Peter Bassi “uttered homophobic slurs to Mr Holtzman,” Murphy said in her closing.

“He is repeatedly punching him to the point where Mr Holtzman winds up curling up in a ball, in a hedgehog position in his words, in the planter,” Murphy said. “He is being pummelled in the back of the head and having homophobic remarks hurled at him.”

Peter Bassi smirked as she said it.

Murphy said the witness Bruno “clearly recalled homophobic slurs being made and made repeatedly.”

Bruno testified Oct 2 that the attackers passed her later on the street. “They appeared to be laughing,” she said. “They seemed to be, like, giddy or congratulatory.”

Bruno said she saw the men do a knuckle tap, “tapping each other in a congratulatory gesture.”
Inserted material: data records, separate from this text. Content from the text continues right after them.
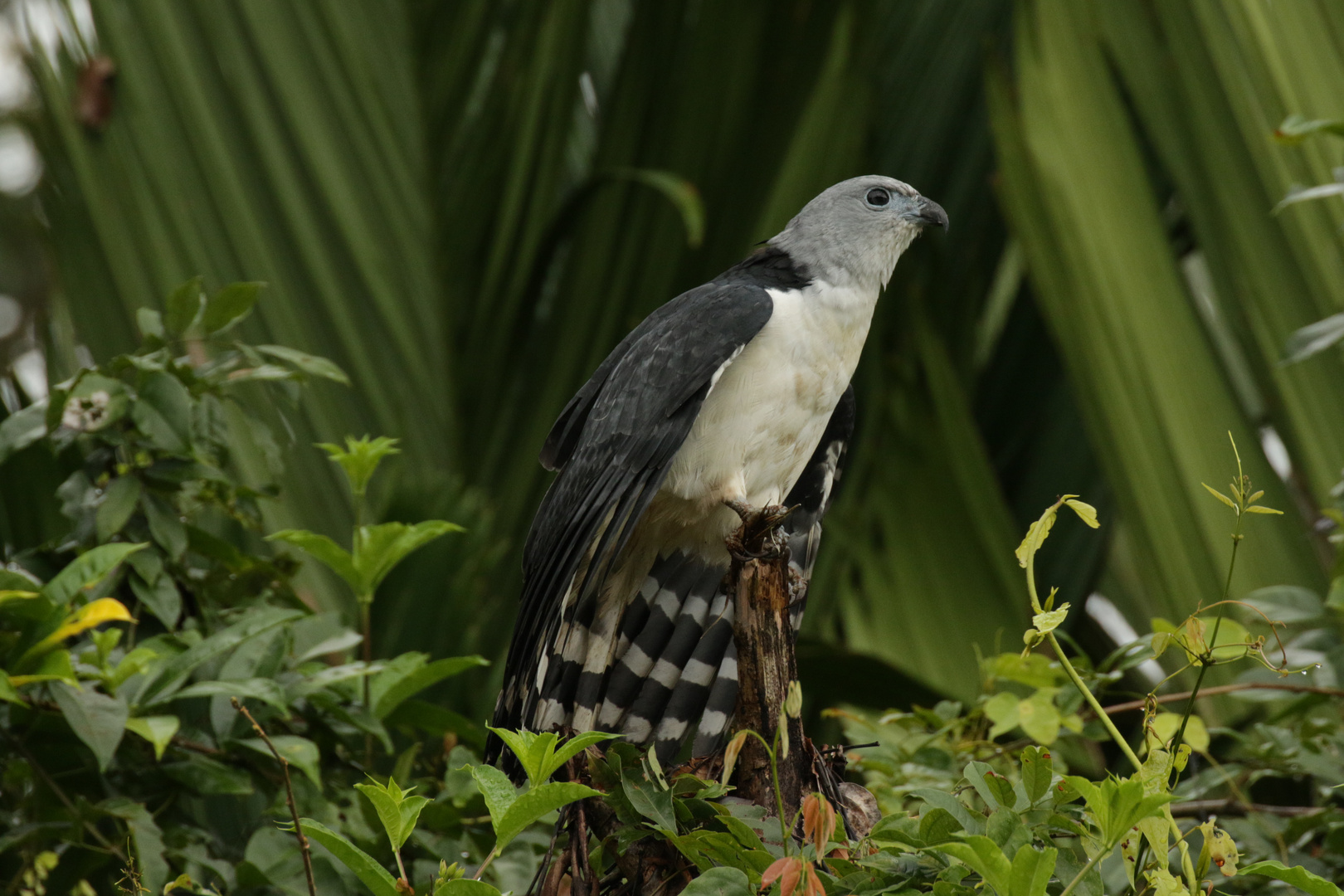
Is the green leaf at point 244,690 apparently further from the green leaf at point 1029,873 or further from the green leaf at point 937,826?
the green leaf at point 1029,873

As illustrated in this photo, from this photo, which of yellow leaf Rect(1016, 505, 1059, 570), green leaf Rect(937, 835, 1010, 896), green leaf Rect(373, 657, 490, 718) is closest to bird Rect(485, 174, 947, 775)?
green leaf Rect(373, 657, 490, 718)

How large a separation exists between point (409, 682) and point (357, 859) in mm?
926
The judge ruled Nov 21 that the court would also admit the testimony of two of three witnesses heard in a voir dire (a trial within a trial used to determine if evidence meets legal admissibility standards).

Collin Hutchinson, a supervisor for Vancouver International Airport security, where Robbie Bassi worked as a screener, said he had seen some photos on a news website on June 18, 2010. He testified that he recognized one of the men in the photo as an employee. He called police.

Hutchinson said he was then contacted by police and asked to put up posters at the airport. Those posters contained a description of the incident and a picture of the suspects in the case. The widely circulated image was taken from the video in which passerby Bruno can be seen in the background, as well.

Hutchinson identified one of the alleged assailants in the foreground as Robbie Bassi. In October case hearings, Hutchinson identified Bassi in court.

Low also allowed the evidence of security supervisor Kathryn Evans, who testified Nov 20.

Evans said she had been asked to ensure the posters were put up throughout employee areas at the airport. “When I looked at the poster, I recognized one of the individuals,” she said. “I recognized him to be . . . Ravinder Bassi.”

Evans also identified Robbie Bassi in court.

“She was very clear she recognized the person she saw on the poster right away,” Murphy told Low.

The third witness’s evidence was not deemed admissible by Low and cannot be published.

Holtzman died of a heart attack April 9 in Palm Springs. Regier has not attended any hearings since his partner’s death.

Defence submissions are expected on Thursday, Nov 22.